Moreover, he said: “Escalating trade tensions, particularly the threat of tariffs from the United States, risk inflating costs and stalling momentum in EV adoption and potentially igniting a trade war that could have damaging effects on both sides. 

With so many uncertainties and trade disputes looming, the Government must set out a clear industrial and trade strategy—one that fosters long-term growth rather than relying on short-term fixes.”

Nick Williams, managing director of Lex Autolease, part of Lloyds Banking Group, added: Manufacturers will be buoyed by steady growth in electric vehicle registrations and the emergence of the UK as Europe’s biggest market for EV sales in 2024.

However, more needs to be done to boost consumer confidence in EV technology and range levels, as well as the country’s ability to meet its ambitious targets.

We need a concerted effort to meet the country’s ZEV mandate, with dealers, manufacturers and government pulling together to reinforce the benefits of electric vehicles, dispel myths and help divers find the right hybrid or fully electric vehicles to meet their needs.”

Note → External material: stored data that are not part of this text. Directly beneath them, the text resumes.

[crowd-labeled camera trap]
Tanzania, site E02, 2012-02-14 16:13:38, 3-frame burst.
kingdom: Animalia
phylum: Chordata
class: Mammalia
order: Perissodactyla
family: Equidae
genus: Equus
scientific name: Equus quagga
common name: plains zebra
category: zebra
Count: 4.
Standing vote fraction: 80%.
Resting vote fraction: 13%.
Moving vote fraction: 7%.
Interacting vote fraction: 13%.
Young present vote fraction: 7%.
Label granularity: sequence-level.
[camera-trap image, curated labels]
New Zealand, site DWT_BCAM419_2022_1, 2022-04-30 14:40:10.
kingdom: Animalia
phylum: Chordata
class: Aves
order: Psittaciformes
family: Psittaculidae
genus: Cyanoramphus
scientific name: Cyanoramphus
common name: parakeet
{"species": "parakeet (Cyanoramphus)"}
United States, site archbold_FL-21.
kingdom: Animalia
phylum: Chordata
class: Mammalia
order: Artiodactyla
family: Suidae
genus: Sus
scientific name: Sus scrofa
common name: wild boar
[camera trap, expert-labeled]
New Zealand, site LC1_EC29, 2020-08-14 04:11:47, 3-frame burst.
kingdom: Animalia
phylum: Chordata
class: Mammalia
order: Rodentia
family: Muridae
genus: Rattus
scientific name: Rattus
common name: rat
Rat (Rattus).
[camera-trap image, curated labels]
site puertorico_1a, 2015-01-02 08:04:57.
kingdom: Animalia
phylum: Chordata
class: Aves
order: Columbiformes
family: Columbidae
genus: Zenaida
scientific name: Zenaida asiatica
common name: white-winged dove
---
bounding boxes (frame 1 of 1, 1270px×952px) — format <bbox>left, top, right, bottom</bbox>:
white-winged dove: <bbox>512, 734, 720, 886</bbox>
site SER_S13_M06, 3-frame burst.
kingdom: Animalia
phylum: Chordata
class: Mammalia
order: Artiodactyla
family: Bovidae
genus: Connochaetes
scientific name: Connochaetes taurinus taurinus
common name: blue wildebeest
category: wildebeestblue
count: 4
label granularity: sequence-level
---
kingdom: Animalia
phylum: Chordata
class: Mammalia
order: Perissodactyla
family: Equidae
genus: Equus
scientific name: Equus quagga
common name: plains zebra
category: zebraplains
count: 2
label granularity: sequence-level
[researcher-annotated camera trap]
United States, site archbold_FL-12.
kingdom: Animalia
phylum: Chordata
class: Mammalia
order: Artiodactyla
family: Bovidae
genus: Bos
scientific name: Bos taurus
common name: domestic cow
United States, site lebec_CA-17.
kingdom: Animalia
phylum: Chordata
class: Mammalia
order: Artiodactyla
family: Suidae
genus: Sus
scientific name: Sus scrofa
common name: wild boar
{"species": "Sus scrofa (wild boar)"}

Philip Nothard, insight director at Cox Automotive, says that the yearly decline in new car registrations reflects the current challenges the UK automotive sector faces, with economic uncertainty continuing to weigh on consumer confidence.

While EV adoption maintains steady growth, private buyers remain cautious, he explained. This highlights the pressing need for significant support and incentives to accelerate adoption, especially as new consumer data from Cox Automotive and Regit highlights that 86% of drivers don’t think there are sufficient incentives to support EV adoption in the UK.

The industry has made significant investments to drive the shift, yet many consumers still need reassurance on affordability and infrastructure before switching.

With ambitious EV targets ahead, there is concern that upcoming tax changes could slow progress at a critical time.

A balanced approach to taxation and incentives will maintain momentum and ensure the UK remains on track for a successful transition to electrified mobility.

Jamie Hamilton, automotive partner and head of electric vehicles at Deloitte, believes that without clearer industry support, a fully electric future risks stalling on the road

He said: “The Government’s reported plans to introduce subsidies for EV consumer loans could provide a much-needed boost to the private market.

Making EVs more financially accessible is crucial to driving mass adoption and achieving net zero ambitions.

However, this must be part of a broader strategy that provides manufacturers clarity on 2030 zero emission vehicle targets and addresses the needs of all drivers, including investment in public charging infrastructure.”